Saved data entries:
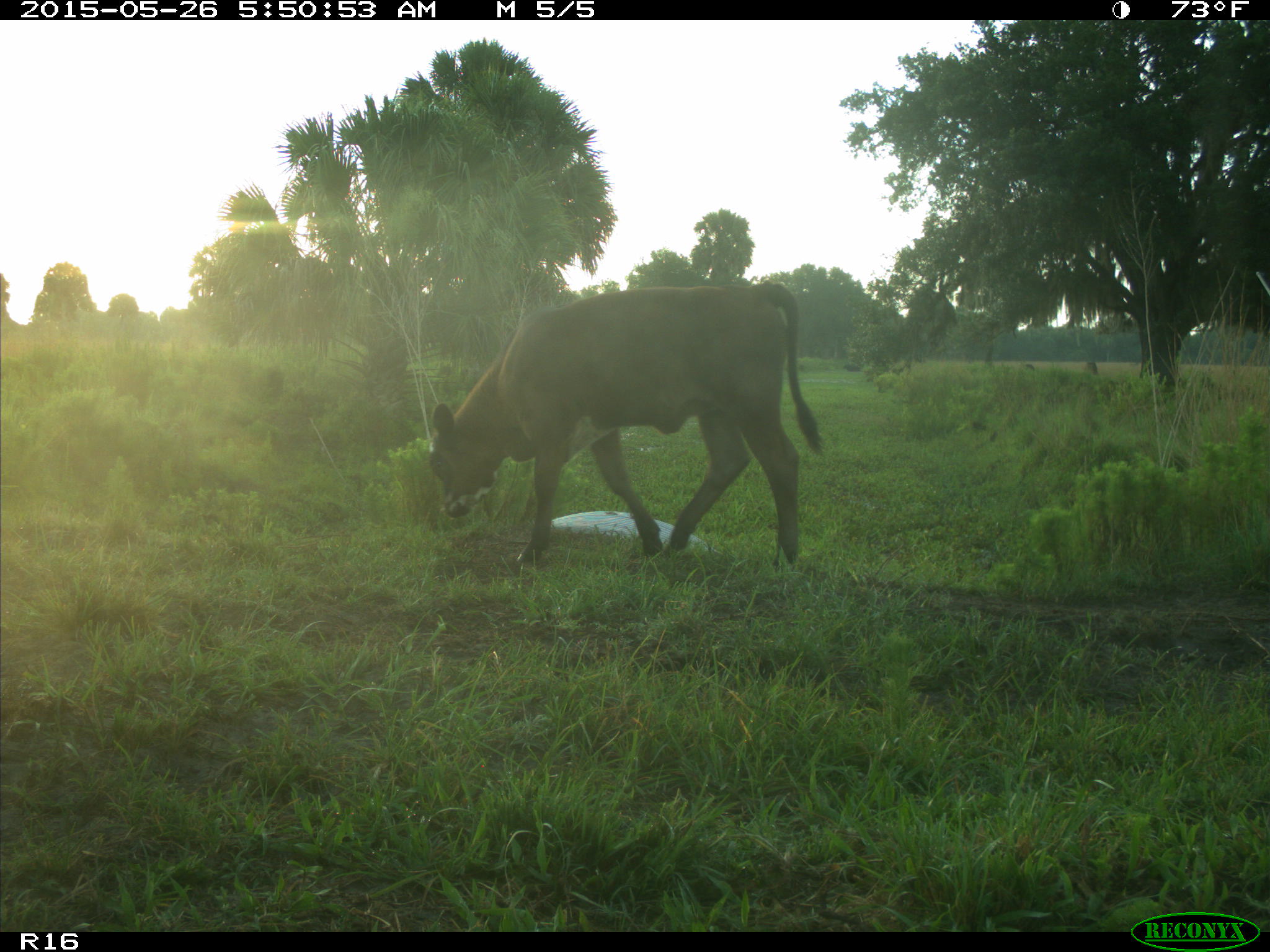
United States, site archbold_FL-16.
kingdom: Animalia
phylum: Chordata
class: Mammalia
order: Artiodactyla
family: Bovidae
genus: Bos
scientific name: Bos taurus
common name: domestic cow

__Action item__
Produce the entries above once more, exactly as given, with each picture left out.

__Written answer__
United States, site archbold_FL-16.
kingdom: Animalia
phylum: Chordata
class: Mammalia
order: Artiodactyla
family: Bovidae
genus: Bos
scientific name: Bos taurus
common name: domestic cow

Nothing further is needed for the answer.